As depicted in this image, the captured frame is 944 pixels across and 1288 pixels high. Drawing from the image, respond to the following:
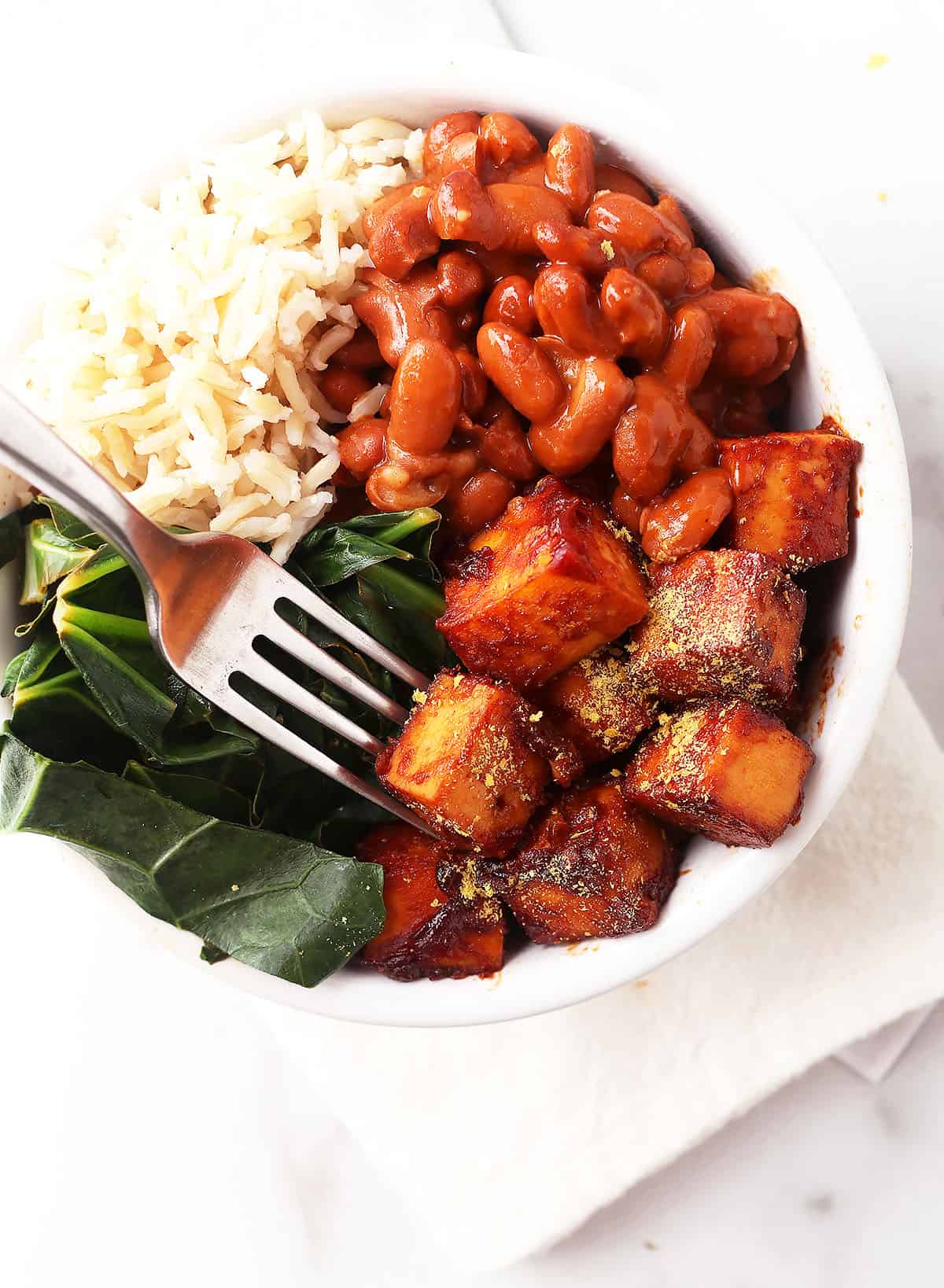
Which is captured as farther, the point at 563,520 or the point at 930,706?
the point at 930,706

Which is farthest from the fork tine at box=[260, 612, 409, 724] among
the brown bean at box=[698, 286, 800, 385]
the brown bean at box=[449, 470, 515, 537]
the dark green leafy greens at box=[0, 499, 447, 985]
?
the brown bean at box=[698, 286, 800, 385]

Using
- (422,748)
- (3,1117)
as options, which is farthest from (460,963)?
(3,1117)

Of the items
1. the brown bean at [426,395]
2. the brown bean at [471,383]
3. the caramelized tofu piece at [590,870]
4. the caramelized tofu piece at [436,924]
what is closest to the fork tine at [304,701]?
the caramelized tofu piece at [436,924]

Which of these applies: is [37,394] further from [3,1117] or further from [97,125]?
[3,1117]

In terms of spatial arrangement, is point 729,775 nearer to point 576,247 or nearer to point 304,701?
point 304,701

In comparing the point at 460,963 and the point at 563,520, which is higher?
the point at 563,520
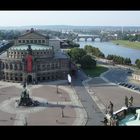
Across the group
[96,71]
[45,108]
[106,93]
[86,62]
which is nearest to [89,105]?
[45,108]

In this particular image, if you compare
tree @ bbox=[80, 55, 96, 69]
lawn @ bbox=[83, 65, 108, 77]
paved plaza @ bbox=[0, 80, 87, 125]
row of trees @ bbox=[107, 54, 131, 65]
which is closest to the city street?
paved plaza @ bbox=[0, 80, 87, 125]

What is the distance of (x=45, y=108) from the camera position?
4247 cm

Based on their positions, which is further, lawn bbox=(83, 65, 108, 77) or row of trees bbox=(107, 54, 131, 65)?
row of trees bbox=(107, 54, 131, 65)

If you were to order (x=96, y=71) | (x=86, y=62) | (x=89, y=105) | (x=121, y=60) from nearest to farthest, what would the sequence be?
(x=89, y=105) → (x=96, y=71) → (x=86, y=62) → (x=121, y=60)

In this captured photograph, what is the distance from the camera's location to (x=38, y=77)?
6334 centimetres

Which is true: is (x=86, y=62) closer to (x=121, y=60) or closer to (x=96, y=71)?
(x=96, y=71)

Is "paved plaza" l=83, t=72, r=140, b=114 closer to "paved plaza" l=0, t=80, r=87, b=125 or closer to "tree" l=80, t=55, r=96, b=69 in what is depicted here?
"paved plaza" l=0, t=80, r=87, b=125

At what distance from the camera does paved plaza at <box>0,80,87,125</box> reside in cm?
3662

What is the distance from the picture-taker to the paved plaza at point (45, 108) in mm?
36625

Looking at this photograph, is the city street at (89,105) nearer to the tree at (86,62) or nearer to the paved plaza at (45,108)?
the paved plaza at (45,108)

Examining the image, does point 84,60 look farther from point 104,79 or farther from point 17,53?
point 17,53

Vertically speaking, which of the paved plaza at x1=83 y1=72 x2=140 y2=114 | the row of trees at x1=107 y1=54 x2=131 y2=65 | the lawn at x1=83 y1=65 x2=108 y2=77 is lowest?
the paved plaza at x1=83 y1=72 x2=140 y2=114

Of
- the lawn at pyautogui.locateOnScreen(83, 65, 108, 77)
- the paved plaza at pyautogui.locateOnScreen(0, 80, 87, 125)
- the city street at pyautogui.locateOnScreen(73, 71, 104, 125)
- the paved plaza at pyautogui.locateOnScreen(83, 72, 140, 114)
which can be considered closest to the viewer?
A: the paved plaza at pyautogui.locateOnScreen(0, 80, 87, 125)
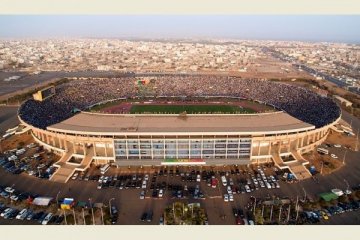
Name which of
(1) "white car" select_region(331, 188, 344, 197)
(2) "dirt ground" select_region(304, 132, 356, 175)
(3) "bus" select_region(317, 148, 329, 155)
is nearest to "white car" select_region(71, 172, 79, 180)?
(1) "white car" select_region(331, 188, 344, 197)

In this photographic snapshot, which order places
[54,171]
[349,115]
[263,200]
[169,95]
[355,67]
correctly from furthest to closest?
1. [355,67]
2. [169,95]
3. [349,115]
4. [54,171]
5. [263,200]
# # # # #
*STATED PROBLEM:*
Set down all of the data above word for word, leaving out the pictures.

*OUTPUT:*
As depicted in this image, the captured frame is 944 pixels across and 1288 pixels high. Drawing from the image, respond to the following:
Which is captured as farther, the point at 563,520 or the point at 930,706?
the point at 930,706

Which is farthest from the fork tine at box=[260, 612, 409, 724] among
the brown bean at box=[698, 286, 800, 385]
the brown bean at box=[449, 470, 515, 537]
the dark green leafy greens at box=[0, 499, 447, 985]
?
the brown bean at box=[698, 286, 800, 385]

Using
- (422,748)
- (3,1117)
as options, which is farthest from (460,963)?
(3,1117)

Of the items
1. the brown bean at [426,395]
2. the brown bean at [471,383]
3. the caramelized tofu piece at [590,870]
4. the caramelized tofu piece at [436,924]
what is closest to the fork tine at [304,701]?
the caramelized tofu piece at [436,924]

Which of these applies: is [37,394] further from [3,1117] or further from [97,125]?
[3,1117]

In terms of spatial arrangement, is point 729,775 nearer to point 576,247 or nearer to point 304,701?
point 304,701

In comparing the point at 460,963 and the point at 563,520, which is higher?
the point at 563,520
Across the group
[96,71]
[45,108]
[106,93]
[86,62]
which is nearest to [89,105]?
[45,108]

In this particular image, if you compare
tree @ bbox=[80, 55, 96, 69]
lawn @ bbox=[83, 65, 108, 77]
paved plaza @ bbox=[0, 80, 87, 125]
row of trees @ bbox=[107, 54, 131, 65]
which is closest to the city street?
paved plaza @ bbox=[0, 80, 87, 125]

What is the distance of (x=45, y=108) from the camera position?
4247 cm

Based on their positions, which is further, lawn bbox=(83, 65, 108, 77) or row of trees bbox=(107, 54, 131, 65)?
row of trees bbox=(107, 54, 131, 65)

If you were to order (x=96, y=71) | (x=86, y=62) | (x=89, y=105) | (x=121, y=60) from nearest to farthest, what would the sequence be?
(x=89, y=105) → (x=96, y=71) → (x=86, y=62) → (x=121, y=60)

In this captured photograph, what is the distance from the camera's location to (x=38, y=77)?
6334 centimetres

Which is true: is (x=86, y=62) closer to (x=121, y=60) or closer to (x=96, y=71)?
(x=96, y=71)

Is "paved plaza" l=83, t=72, r=140, b=114 closer to "paved plaza" l=0, t=80, r=87, b=125 or closer to "tree" l=80, t=55, r=96, b=69 in what is depicted here?
"paved plaza" l=0, t=80, r=87, b=125

At what distance from the camera does paved plaza at <box>0,80,87,125</box> reside in cm?
3662

What is the distance from the picture-taker to the paved plaza at point (45, 108) in mm?
36625

Looking at this photograph, is the city street at (89,105) nearer to the tree at (86,62) or nearer to the paved plaza at (45,108)?
the paved plaza at (45,108)

Examining the image, does point 84,60 look farther from point 104,79 or farther from point 17,53?
point 17,53

Vertically speaking, which of the paved plaza at x1=83 y1=72 x2=140 y2=114 | the row of trees at x1=107 y1=54 x2=131 y2=65 | the lawn at x1=83 y1=65 x2=108 y2=77 is lowest?
the paved plaza at x1=83 y1=72 x2=140 y2=114

Of
- the lawn at pyautogui.locateOnScreen(83, 65, 108, 77)
- the paved plaza at pyautogui.locateOnScreen(0, 80, 87, 125)
- the city street at pyautogui.locateOnScreen(73, 71, 104, 125)
- the paved plaza at pyautogui.locateOnScreen(83, 72, 140, 114)
which can be considered closest to the viewer?
A: the paved plaza at pyautogui.locateOnScreen(0, 80, 87, 125)
Name which of
(1) "white car" select_region(331, 188, 344, 197)
(2) "dirt ground" select_region(304, 132, 356, 175)
(3) "bus" select_region(317, 148, 329, 155)
is nearest to "white car" select_region(71, 172, 79, 180)?
(1) "white car" select_region(331, 188, 344, 197)

In this photographic snapshot, which order places
[54,171]
[349,115]
[263,200]
[169,95]
[355,67]
correctly from furthest to closest?
1. [355,67]
2. [169,95]
3. [349,115]
4. [54,171]
5. [263,200]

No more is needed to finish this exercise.